Morbides antibios
Le déclin des abeilles est souvent attribué aux pesticides. Un autre phénomène pourrait cependant être en cause : l’usage d’antibiotiques, courant aux Etats-Unis chez les apiculteurs industriels.
Barbara Vignaux - Publié le
C’est une nouvelle pièce à verser au dossier de l’antibiorésistance : trop d’antibiotiques finissent par tuer les abeilles. Des chercheurs de l’université du Texas, à Austin, ont en effet montré que des abeilles traitées avec ce type de médicaments avaient moitié moins de chances de survivre que des abeilles non traitées. Ils rapportent l'expérience dans Plos Biology du 14 mars.
Pour parvenir à ce résultat, l'équipe de chercheurs a prélevé des centaines d’abeilles à miel sur les ruches installées sur le toit de leur université. En laboratoire, ils ont ensuite nourri un premier groupe d’un mélange de sirop et de tétracyclines, un antibiotique d’usage courant. Le second groupe, utilisé comme témoin, n’a quant à lui reçu que du sirop. Ces deux groupes étaient facilement reconnaissables grâce aux points de couleur peints sur leur dos.
Au bout de cinq jours d'un tel régime, les chercheurs ont remis les abeilles dans leur ruche.

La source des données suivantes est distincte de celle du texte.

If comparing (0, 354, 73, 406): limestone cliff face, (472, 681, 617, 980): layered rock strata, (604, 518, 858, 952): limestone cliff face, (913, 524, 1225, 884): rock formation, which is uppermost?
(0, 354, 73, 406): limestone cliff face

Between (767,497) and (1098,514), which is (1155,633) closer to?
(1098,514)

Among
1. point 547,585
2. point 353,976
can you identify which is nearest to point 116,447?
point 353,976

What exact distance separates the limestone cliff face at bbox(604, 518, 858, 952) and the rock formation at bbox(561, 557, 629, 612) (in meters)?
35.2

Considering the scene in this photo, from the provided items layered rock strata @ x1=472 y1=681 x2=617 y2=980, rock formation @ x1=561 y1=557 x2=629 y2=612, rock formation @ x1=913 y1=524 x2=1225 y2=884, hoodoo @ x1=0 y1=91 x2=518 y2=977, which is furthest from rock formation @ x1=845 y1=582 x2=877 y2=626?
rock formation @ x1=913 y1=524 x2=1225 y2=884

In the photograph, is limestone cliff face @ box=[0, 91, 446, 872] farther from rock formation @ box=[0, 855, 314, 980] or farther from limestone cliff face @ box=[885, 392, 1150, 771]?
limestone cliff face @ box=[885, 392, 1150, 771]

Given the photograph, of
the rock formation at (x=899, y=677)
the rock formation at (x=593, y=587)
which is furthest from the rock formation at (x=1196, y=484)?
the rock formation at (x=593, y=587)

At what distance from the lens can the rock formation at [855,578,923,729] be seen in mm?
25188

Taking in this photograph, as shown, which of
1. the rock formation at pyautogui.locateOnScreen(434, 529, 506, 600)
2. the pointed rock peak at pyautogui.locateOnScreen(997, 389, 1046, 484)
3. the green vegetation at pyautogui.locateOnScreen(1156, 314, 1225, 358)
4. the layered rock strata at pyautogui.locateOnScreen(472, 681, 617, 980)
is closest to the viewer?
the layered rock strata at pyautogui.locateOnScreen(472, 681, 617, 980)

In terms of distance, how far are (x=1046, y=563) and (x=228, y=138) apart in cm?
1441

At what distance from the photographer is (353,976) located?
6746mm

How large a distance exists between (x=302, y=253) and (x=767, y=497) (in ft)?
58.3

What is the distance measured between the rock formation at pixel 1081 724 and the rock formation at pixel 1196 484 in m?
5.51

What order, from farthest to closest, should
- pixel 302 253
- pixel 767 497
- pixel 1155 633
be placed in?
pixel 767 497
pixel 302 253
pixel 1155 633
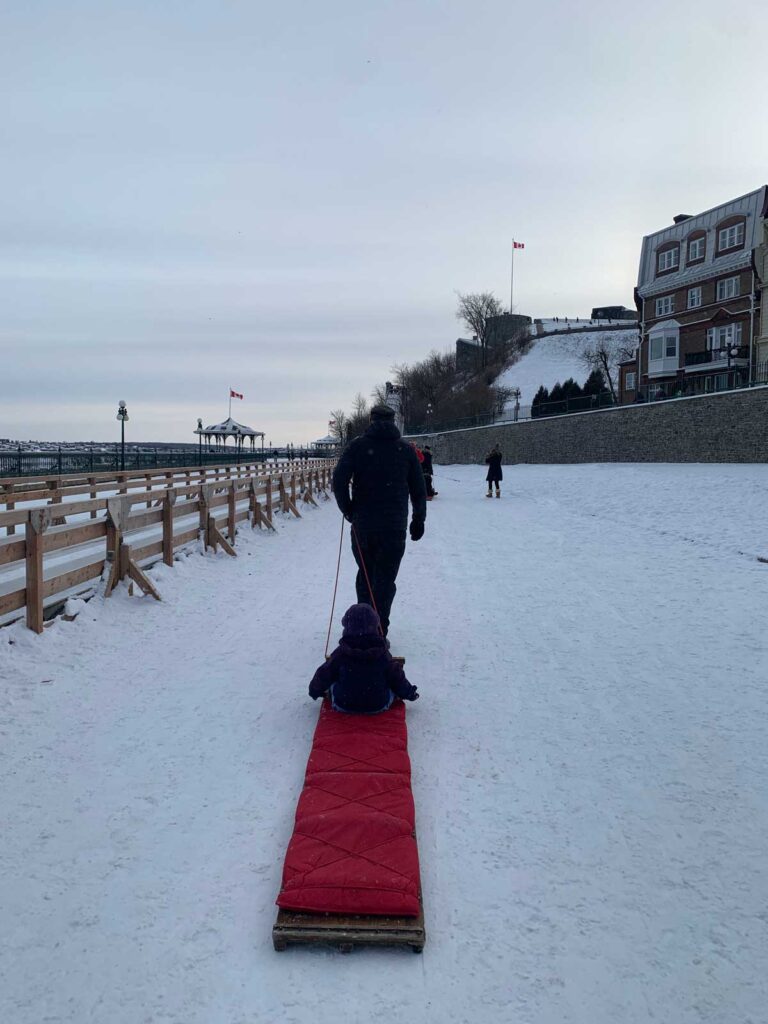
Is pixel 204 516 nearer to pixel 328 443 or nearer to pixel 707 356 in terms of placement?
pixel 707 356

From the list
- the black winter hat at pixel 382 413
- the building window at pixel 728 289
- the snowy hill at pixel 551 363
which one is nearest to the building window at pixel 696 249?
the building window at pixel 728 289

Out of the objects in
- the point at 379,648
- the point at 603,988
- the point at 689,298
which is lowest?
the point at 603,988

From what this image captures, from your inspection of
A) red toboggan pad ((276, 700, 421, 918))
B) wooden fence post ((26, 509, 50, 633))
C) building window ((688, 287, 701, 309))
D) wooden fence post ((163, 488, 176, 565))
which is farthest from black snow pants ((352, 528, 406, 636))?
building window ((688, 287, 701, 309))

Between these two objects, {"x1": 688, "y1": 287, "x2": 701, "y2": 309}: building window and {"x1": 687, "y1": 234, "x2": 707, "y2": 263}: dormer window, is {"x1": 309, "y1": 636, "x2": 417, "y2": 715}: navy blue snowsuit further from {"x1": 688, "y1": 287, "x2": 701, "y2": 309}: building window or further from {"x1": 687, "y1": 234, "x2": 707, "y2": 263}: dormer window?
{"x1": 687, "y1": 234, "x2": 707, "y2": 263}: dormer window

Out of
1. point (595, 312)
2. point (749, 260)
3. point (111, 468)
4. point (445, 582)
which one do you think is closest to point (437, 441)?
point (749, 260)

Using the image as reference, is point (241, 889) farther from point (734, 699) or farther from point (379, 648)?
point (734, 699)

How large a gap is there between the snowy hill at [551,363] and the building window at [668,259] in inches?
1532

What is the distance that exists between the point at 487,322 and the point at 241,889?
110 metres

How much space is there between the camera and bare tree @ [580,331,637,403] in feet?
287

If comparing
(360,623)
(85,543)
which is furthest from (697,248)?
(360,623)

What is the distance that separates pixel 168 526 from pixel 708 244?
4165 cm

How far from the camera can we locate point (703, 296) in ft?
138

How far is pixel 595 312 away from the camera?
124 m

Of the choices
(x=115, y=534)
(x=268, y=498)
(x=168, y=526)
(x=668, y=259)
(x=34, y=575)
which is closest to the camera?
(x=34, y=575)
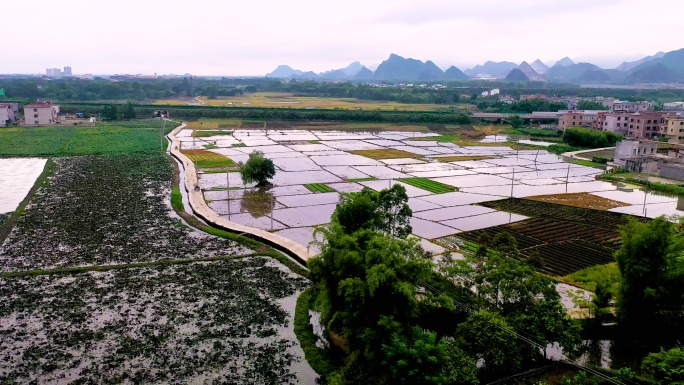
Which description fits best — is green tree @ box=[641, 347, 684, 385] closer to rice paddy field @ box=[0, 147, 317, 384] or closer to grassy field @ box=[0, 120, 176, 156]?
rice paddy field @ box=[0, 147, 317, 384]

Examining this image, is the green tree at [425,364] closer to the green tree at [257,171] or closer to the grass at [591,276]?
the grass at [591,276]

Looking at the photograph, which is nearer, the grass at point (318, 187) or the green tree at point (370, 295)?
the green tree at point (370, 295)

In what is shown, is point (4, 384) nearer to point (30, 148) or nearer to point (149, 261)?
point (149, 261)

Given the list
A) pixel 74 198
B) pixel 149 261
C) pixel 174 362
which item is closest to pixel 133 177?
pixel 74 198

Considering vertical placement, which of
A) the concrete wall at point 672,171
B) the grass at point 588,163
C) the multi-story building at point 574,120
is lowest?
the grass at point 588,163

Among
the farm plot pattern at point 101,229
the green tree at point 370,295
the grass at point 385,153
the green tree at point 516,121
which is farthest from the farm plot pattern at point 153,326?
the green tree at point 516,121

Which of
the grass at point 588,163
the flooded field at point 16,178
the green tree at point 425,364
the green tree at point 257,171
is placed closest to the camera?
the green tree at point 425,364
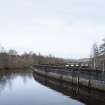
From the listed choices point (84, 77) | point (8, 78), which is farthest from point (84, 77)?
point (8, 78)

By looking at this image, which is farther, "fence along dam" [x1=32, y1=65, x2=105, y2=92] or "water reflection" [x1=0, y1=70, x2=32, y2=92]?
"water reflection" [x1=0, y1=70, x2=32, y2=92]

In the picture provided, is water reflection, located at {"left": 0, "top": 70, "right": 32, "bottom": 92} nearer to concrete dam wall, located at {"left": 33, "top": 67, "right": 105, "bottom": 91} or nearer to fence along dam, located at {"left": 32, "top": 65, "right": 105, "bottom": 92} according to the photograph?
concrete dam wall, located at {"left": 33, "top": 67, "right": 105, "bottom": 91}

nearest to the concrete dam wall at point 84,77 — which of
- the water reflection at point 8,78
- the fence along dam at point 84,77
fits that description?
the fence along dam at point 84,77

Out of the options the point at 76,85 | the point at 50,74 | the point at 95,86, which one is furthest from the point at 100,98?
the point at 50,74

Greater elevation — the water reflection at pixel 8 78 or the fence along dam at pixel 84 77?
the fence along dam at pixel 84 77

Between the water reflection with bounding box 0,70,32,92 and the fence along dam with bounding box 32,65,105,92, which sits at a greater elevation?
the fence along dam with bounding box 32,65,105,92

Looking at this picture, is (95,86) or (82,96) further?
(95,86)

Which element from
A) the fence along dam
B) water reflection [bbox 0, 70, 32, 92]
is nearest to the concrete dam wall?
the fence along dam

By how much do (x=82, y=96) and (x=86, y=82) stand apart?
5645 millimetres

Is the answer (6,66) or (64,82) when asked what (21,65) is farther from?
(64,82)

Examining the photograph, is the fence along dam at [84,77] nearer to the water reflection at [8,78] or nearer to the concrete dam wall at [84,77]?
the concrete dam wall at [84,77]

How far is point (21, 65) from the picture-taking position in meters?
107

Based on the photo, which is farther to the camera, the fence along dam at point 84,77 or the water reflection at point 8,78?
the water reflection at point 8,78

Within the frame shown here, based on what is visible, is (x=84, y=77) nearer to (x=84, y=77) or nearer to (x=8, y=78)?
(x=84, y=77)
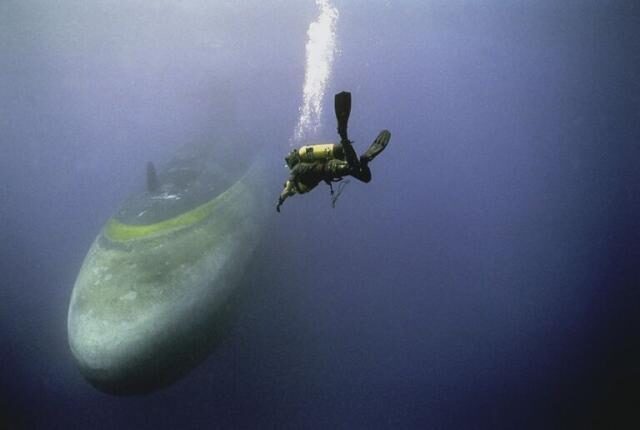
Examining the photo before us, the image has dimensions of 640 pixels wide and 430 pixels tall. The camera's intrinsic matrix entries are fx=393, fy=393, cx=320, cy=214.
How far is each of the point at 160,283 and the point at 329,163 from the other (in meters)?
5.77

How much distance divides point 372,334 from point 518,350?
5.45 meters

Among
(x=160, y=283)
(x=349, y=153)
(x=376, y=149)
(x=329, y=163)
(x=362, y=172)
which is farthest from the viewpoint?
(x=160, y=283)

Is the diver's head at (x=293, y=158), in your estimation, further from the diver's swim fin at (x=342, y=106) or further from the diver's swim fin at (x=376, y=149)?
the diver's swim fin at (x=342, y=106)

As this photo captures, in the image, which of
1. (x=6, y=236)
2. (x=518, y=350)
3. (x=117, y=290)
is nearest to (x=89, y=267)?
(x=117, y=290)

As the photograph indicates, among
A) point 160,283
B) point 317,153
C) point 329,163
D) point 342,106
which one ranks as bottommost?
point 160,283

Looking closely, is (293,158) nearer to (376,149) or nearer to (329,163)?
(329,163)

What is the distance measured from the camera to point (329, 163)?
3627 millimetres

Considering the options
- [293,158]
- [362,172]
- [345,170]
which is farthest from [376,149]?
[293,158]

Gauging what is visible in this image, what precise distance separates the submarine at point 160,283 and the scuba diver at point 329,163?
16.6 ft

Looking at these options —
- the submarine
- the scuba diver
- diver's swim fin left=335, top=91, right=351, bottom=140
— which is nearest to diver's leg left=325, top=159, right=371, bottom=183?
the scuba diver

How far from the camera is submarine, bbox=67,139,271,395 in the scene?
7.46 metres

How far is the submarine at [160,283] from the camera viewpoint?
7.46 metres

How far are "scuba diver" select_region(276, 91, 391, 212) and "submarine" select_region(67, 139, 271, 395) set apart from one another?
5047 mm

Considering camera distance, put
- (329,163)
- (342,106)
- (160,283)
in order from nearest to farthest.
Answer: (342,106) < (329,163) < (160,283)
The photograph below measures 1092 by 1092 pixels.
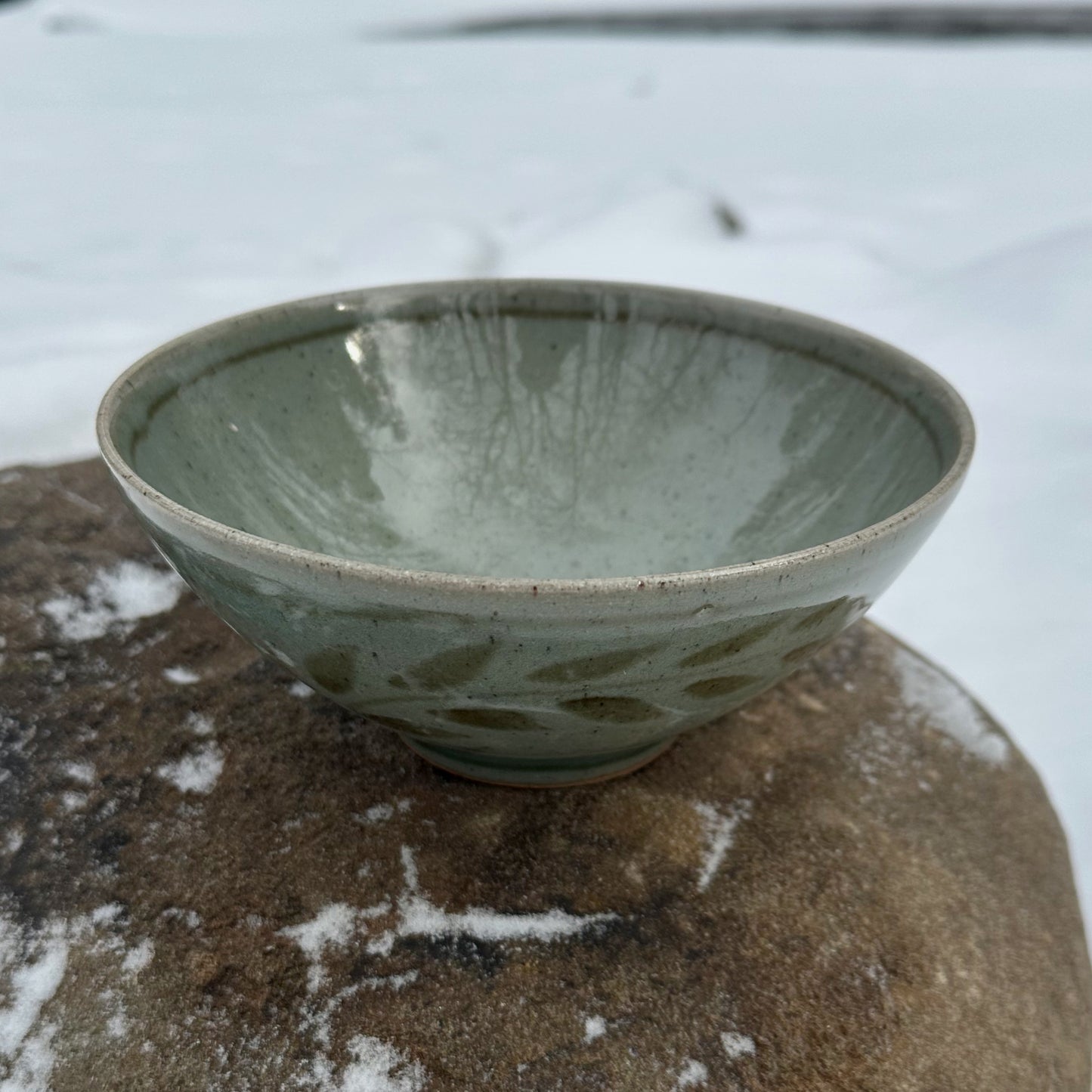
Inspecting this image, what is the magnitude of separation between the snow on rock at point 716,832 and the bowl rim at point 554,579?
0.19 metres

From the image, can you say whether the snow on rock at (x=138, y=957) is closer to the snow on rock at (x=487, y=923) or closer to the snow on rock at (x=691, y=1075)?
the snow on rock at (x=487, y=923)

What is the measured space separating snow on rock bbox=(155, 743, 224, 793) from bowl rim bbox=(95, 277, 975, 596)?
172mm

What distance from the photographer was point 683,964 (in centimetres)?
59

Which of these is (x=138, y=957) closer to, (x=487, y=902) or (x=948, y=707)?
(x=487, y=902)

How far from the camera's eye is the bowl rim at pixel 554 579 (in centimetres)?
41

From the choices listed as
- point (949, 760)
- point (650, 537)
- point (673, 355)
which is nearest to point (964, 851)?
point (949, 760)

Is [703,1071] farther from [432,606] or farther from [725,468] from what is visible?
[725,468]

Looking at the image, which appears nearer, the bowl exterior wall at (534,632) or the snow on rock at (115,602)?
the bowl exterior wall at (534,632)

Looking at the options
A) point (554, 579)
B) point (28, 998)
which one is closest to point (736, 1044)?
point (554, 579)

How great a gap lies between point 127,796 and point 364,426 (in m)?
0.35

Trois jours plus tard, ils ont dénombré les abeilles survivantes des deux groupes : seul un tiers des insectes ayant reçu des antibiotiques était encore présent dans la ruche, contre les deux tiers pour le groupe témoin.
Les abeilles, mais pas seulement...
Comment expliquer ce phénomène ? Les chercheurs ont constaté que les antibiotiques affaiblissent les bactéries protectrices présentes dans l’intestin et laissent au contraire la place aux bactéries agressives telles que Serratia. Dans une seconde étape, ils ont d'ailleurs infecté les abeilles avec cette bactérie et constaté une mortalité accrue chez les abeilles ayant reçu des tétracyclines.
Dans cette vidéo (en anglais) réalisée par l'université du Texas, la chercheuse, Kasie Raymann, explique qu'elle a placé les abeilles dans un environnement froid, de manière à les endormir, avant de les marquer sur le dos et de leur donner, soit du sucre seul, soit du sucre avec des antibiotiques.
Cette découverte est susceptible d’intéresser les apiculteurs industriels aux Etats-Unis, qui appliquent des antibiotiques sur leurs ruches plusieurs fois par an, alors que c’est illégal en France. Il est intéressant de noter que, comme chez les humains, les abeilles possèdent une importante flore intestinale impliquée dans de multiples fonctions telles que l’absorption des nutriments ou l’immunité de l’organisme.